Life Does Not Suck

It’s a busy time of year for us and we’ve been here before. School gets started, Aria’s schedule fills up, Vince starts a new bowling season, putting together Aria’s birthday party, all the Fall activities, and in between there I do my best to keep it all going with perfect pitch-black eyeliner.

Miss Aria is LOVING her new school! It brings me a huge sense of relief! As a mom, I have that constant fear of people not being nice to her, or that someone will ruin her educational dreams. So far she is doing great and looking forward to so many things!

We’ve gotten a good start on our new routine!

Like a little over a week ago I was looking into a potential job opportunity. I didn’t set my little heart on it too much because I had a tiny feeling it was too good to be true. Sure enough, by the end of the process, things didn’t work out. I wasn’t too upset about it, honestly because I have my current job that I really do like. It’s not that I’m looking for a new job, it was just a potential opportunity. I think it was mostly my pride that took a hit. I mean, it’s nice to feel seen and feel like there’s some value to what I bring to the table. So many of us artists suffer from the worst Imposter Syndrome. But after a couple of hours, I accepted that perhaps God was actually just saving me from something else.

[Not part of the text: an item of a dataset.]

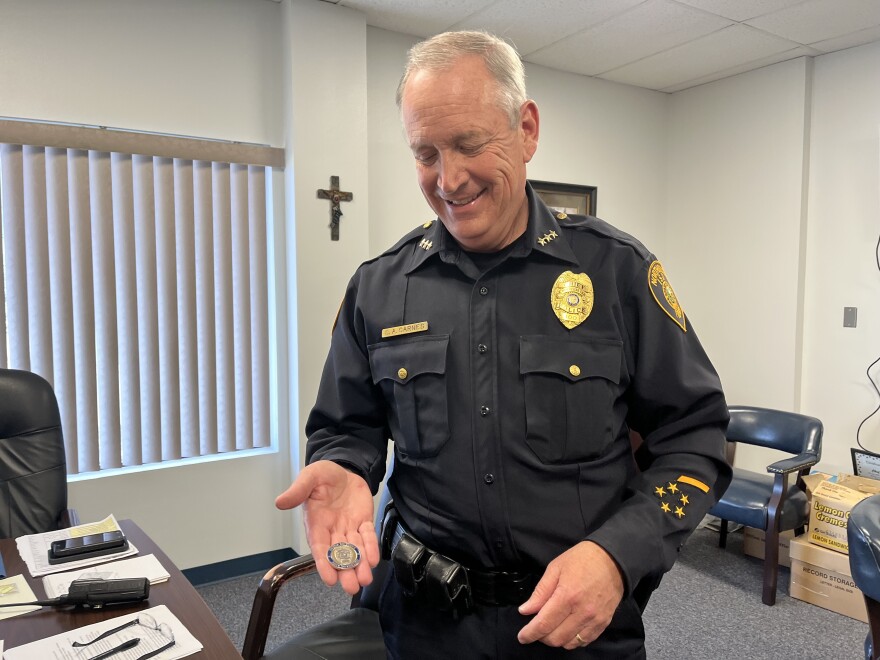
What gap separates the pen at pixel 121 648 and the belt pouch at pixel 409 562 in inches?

Anyways, afterwards I was left thinking, “What’s next?” I’m always looking for the next thing to do. A year ago I earned my Digital Marketing Certification which has come to be super handy. Now I’m itching for the next round of torture. The voices in my head keep telling me to go to grad school. I would also love to get my drone licensure. Both very useful options, but the time and money is what’s holding me back. I just need to weigh out my options and get going on something.

One thing that has been happening to me again, I’ve been running into 555. And I say again because I kept running into it after Aria was born, then again the whole time I was going to art school. Every time I see it, I try to take a pic of it. After Aria was born it freaked me out to see this number everywhere, so I researched it. Turns out it’s actually an “Angel Number” that Aria brought into our world with her. It seems 555 represents change, progression, and transformation. I’m not one of these people that believes in all sorts of supernaturals and religious stuff, but I do like to think someone keeps an eye on us and wants good things for us. So whoever that might be, I feel like they’re sending me little 555’s to let me know I’m going to be okay.

On Vince’s bedside clock.

I really do see this in more places than just clocks!

So through all my insecurities, cluelessness, and no sense of direction, right now I feel freakin’ good! I’m thankful for the things that are going right. I feel fortunate to have my chill job, my healthy family, and all the things that make my life. So I’m just rollin’ with it!

Life might kick me, but damn it, I kick back! Cheers to us!